BACKGROUND
I came to Los Angeles in the late ‘70s and temped with various record companies. That morphed into running a management company and then I did promotion and A&R for S.O.L.A.R. Records, a black label. From there I branched out and started my own management firm. I had a lot of success with R&B singer Brian McKnight, signed Robin Thicke to Interscope and got Tyrese Gibson signed to RCA. I also consulted to other labels—Mercury, Island, Def Jam. During my management days, I began work with [famed mix engineer] Dave Pensado. We struck up a friendship and somewhere I came up with the idea for a web audio engineering show called Pensado’s Place.
The Pensado Awards
The idea for that
came up about a year before the first one. It was risky and expensive. Our sponsor supported us and the community’s reaction was amazing. We realized we’d have to do it every year. It was a massive undertaking.
Awards Planning Stages
The blessing and the curse of the way we operate is that stuff launches in my head and then I have to turn it into a reality. I’m usually in front of the awards show by about eight months. The show brings me right to the edge. We have about eight elements at our live event and each have their own signature. I can only imagine what being an addict is like. But [doing this show] is much like being one.
As Showtime Approaches
Approximately three months prior, we put on about four teams and hire five execution teams. On a weekly basis we have group meetings and I’m on the phone with them for months leading up to it and several months afterwards.
Showtime
Dave and I stay backstage. I sneak out front to see if what we’ve dreamt up actually works. I try not to be seen, which never works. It’s satisfying when bits hit, like when [engineer] Ross Hogarth did the Nae Nae [dance] or when we stumbled upon the father-daughter YouTube beatbox sensation [Nicole Paris and Ed Cage]. We snared them before James Corden and Good Morning America did. And we spent a lot of time on the pairing of presenters.
Clean Up and Follow Up
We don’t post the show live, so there’s a lot of post-production that we have to do. There’s a large amount of strategy that we have to compile for how we want to release it. There are all kinds of things you have to be aware of: takedown notices, time limitations, etc. And there are a number of ways that we present things that become digestible to different people on different platforms. We run counter to the way that people now view video. Pensado’s Place is an hour.
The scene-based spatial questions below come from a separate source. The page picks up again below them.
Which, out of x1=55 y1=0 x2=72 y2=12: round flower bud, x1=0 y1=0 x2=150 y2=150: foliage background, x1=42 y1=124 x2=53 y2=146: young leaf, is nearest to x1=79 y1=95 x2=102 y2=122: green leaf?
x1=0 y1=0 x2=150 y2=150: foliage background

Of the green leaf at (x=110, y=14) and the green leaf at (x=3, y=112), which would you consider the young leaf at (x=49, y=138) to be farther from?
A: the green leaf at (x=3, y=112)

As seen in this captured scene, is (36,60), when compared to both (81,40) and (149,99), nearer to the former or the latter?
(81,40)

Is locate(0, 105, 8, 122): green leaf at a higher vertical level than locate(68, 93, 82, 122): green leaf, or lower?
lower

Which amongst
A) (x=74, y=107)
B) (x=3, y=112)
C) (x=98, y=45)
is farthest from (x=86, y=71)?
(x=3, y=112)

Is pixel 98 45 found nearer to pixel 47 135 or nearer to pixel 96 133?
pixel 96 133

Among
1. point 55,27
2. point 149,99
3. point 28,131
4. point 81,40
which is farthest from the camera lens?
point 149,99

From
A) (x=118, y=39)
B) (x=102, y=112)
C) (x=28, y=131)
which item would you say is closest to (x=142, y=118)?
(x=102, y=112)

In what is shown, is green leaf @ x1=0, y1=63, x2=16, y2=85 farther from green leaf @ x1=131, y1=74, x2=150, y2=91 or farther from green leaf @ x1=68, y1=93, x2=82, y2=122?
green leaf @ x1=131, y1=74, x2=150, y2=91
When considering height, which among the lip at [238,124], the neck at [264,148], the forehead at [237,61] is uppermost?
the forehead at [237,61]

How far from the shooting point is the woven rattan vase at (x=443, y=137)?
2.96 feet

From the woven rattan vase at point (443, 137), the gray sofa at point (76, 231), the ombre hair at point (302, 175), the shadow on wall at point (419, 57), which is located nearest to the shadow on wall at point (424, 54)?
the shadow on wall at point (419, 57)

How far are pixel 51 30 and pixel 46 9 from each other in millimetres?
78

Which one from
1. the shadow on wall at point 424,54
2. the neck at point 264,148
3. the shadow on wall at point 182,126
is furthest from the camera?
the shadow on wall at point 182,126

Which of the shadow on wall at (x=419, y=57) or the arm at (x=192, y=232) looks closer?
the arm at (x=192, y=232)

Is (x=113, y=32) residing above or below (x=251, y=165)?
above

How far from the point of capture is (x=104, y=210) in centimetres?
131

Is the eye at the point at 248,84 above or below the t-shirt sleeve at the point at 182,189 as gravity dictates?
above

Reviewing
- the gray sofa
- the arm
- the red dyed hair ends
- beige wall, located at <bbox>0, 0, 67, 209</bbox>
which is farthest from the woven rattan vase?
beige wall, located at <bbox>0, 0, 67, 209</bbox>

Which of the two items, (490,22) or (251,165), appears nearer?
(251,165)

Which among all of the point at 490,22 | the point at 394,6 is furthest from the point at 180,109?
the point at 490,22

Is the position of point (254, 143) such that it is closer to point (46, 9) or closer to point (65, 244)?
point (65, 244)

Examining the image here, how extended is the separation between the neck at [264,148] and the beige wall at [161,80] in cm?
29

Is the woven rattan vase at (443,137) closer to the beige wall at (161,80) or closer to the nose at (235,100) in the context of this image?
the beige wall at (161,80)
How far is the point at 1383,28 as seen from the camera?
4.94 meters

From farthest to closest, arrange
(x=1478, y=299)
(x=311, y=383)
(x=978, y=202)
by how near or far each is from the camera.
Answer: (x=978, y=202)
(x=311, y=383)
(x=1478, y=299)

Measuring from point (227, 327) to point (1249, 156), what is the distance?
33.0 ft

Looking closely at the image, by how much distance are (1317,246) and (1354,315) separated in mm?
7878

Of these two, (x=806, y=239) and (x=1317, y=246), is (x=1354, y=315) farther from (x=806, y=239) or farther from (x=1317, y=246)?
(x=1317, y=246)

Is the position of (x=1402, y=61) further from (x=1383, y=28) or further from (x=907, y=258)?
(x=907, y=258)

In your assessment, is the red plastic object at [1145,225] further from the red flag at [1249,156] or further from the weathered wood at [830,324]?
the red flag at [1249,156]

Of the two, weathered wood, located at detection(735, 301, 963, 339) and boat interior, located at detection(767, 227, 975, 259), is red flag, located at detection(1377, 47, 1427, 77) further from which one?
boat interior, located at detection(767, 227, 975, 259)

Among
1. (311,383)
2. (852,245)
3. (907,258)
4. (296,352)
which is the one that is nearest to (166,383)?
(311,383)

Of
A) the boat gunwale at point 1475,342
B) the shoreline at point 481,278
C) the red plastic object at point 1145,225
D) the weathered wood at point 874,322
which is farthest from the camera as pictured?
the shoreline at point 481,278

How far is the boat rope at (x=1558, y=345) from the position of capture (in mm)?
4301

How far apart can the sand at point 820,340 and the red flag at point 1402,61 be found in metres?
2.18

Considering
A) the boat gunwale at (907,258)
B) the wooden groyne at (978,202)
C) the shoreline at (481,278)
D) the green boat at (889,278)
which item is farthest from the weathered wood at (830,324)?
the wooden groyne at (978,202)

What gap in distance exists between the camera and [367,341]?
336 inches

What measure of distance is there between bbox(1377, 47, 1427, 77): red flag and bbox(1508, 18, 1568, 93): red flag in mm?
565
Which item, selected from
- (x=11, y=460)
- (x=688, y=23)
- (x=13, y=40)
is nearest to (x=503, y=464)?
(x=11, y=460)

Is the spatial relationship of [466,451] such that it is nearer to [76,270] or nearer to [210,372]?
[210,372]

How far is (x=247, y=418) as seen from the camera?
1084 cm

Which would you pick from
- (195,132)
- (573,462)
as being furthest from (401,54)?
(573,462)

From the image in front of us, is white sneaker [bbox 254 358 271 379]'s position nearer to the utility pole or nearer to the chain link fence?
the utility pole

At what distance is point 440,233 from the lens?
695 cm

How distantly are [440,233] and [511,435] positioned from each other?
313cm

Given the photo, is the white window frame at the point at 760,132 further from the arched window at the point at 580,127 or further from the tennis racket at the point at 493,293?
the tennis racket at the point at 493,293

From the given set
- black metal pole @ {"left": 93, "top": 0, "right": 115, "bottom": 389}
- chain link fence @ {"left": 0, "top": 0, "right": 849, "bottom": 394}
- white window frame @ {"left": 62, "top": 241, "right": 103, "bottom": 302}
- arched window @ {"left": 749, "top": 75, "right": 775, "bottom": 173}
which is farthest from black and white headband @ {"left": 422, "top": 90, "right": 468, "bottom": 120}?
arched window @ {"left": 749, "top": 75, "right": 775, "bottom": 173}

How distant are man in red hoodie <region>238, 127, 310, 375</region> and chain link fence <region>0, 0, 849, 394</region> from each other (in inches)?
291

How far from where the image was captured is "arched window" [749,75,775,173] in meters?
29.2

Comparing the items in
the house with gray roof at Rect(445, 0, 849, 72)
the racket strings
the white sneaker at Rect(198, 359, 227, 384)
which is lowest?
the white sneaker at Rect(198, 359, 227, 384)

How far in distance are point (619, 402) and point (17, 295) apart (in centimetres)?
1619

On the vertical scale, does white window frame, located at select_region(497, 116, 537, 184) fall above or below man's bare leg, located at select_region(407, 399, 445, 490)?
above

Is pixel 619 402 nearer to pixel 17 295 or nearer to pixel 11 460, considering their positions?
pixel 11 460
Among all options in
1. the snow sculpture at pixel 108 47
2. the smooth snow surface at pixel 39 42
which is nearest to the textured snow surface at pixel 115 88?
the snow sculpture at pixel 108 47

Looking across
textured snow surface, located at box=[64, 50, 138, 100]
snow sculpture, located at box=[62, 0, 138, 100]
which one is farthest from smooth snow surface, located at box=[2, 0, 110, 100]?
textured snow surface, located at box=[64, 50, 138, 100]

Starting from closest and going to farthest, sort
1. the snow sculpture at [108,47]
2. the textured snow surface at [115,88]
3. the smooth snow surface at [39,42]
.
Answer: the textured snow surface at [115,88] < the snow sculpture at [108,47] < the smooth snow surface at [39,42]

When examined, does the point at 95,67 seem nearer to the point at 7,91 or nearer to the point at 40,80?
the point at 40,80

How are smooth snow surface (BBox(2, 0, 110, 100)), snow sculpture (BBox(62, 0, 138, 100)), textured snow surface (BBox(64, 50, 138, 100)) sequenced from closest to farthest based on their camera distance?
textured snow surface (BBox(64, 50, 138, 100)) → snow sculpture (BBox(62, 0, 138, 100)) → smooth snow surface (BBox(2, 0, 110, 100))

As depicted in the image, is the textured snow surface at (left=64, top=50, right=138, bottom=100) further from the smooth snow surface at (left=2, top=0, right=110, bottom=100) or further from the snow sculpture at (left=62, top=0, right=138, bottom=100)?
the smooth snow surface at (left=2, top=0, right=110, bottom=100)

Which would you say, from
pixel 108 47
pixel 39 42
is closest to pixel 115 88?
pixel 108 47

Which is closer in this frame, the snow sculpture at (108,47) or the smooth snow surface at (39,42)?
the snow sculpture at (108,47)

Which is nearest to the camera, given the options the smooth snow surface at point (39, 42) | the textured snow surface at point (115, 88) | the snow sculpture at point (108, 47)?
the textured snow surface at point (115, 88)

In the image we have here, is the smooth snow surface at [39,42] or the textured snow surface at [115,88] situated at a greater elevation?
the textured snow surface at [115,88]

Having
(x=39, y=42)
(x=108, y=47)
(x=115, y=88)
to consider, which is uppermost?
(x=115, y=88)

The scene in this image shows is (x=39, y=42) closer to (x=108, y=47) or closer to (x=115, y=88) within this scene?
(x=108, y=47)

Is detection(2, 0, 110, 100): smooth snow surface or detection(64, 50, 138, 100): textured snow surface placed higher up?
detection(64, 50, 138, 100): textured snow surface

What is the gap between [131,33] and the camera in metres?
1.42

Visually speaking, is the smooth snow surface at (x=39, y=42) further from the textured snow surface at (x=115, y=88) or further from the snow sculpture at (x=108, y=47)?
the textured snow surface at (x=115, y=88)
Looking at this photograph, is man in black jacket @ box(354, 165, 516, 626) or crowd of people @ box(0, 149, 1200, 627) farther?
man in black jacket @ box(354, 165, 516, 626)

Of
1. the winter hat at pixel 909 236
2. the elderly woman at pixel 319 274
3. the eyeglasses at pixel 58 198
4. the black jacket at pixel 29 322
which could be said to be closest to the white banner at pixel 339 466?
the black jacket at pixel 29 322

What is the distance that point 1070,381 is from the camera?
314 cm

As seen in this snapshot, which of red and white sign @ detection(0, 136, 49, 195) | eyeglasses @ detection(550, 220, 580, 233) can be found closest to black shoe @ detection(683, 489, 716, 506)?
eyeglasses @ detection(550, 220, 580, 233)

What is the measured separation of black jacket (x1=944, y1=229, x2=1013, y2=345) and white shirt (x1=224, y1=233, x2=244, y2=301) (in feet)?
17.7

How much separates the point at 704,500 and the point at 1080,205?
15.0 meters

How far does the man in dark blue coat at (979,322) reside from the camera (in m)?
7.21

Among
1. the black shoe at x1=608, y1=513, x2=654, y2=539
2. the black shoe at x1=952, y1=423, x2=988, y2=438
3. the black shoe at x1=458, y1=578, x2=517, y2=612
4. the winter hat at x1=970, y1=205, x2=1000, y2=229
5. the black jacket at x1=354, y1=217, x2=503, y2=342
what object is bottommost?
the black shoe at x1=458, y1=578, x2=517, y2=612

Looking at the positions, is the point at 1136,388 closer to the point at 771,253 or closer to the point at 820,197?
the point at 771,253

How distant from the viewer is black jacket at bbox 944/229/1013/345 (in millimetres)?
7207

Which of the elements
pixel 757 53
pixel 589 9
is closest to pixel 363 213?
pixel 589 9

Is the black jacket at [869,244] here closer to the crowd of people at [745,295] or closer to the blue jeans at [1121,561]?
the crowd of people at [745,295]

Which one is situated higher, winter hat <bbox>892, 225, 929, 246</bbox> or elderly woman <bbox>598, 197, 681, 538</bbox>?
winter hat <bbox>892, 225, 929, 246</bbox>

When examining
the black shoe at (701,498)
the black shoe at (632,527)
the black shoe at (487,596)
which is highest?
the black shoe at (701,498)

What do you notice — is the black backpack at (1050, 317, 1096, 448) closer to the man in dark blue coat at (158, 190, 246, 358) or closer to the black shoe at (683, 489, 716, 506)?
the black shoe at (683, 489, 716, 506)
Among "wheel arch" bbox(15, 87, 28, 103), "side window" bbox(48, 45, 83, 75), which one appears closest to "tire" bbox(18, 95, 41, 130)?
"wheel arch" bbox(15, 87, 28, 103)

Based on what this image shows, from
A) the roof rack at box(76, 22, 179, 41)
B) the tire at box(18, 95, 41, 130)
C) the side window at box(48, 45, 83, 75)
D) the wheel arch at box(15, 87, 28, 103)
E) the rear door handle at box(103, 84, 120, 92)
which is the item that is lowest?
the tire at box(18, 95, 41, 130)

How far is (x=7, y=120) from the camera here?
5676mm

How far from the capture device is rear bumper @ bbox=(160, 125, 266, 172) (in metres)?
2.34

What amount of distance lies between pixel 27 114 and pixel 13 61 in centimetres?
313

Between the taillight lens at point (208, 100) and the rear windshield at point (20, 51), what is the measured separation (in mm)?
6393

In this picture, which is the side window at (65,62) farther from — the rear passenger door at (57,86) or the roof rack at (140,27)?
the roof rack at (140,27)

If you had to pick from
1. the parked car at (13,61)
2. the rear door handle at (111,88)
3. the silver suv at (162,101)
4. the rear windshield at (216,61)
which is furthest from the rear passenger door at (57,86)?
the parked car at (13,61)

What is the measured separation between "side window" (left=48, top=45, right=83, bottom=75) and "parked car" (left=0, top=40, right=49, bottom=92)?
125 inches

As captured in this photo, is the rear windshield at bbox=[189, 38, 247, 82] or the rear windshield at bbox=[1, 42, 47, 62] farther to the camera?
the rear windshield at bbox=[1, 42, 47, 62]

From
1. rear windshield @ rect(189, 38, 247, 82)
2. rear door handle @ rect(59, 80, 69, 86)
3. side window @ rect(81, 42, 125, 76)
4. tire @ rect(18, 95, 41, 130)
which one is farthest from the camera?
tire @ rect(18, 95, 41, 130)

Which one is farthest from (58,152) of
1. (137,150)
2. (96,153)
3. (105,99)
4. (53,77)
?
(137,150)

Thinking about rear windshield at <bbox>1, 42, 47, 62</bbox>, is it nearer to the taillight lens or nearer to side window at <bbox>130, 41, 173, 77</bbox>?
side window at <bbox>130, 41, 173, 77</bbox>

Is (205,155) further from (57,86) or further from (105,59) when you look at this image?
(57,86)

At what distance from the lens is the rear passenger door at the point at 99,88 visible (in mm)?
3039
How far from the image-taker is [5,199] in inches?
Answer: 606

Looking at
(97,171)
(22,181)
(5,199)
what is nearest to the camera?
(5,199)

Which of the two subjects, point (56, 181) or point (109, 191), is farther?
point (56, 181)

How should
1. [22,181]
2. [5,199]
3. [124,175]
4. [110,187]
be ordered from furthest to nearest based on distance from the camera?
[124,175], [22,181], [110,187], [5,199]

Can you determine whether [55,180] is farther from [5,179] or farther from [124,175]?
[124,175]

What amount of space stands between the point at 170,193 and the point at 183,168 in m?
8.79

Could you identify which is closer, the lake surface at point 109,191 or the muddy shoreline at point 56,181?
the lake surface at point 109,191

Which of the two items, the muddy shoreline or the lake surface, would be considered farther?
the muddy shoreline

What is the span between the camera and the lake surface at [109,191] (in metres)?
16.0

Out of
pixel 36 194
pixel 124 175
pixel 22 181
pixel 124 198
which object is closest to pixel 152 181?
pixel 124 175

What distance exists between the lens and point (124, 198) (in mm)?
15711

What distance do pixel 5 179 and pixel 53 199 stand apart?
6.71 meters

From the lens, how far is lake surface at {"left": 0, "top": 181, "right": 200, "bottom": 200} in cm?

I don’t know many people that will sit for that long and watch something. We can’t relax and not be smart about how we present things to our audience. For the show this year, we packaged it in a way in which people can watch all of it or see it in 20 small bites.
Ongoing Effort
We believe in after-promotion. When you live online, you don’t ever have to be done. You have to be smart about your timing but we don’t think it stops after the event. There are a lot of people on the team going in and a number of people have to be dealt with afterwards. That’s a broad swath of social media, public relations and business development. It’s a lot of coordination of a lot of bodies and it’s expensive.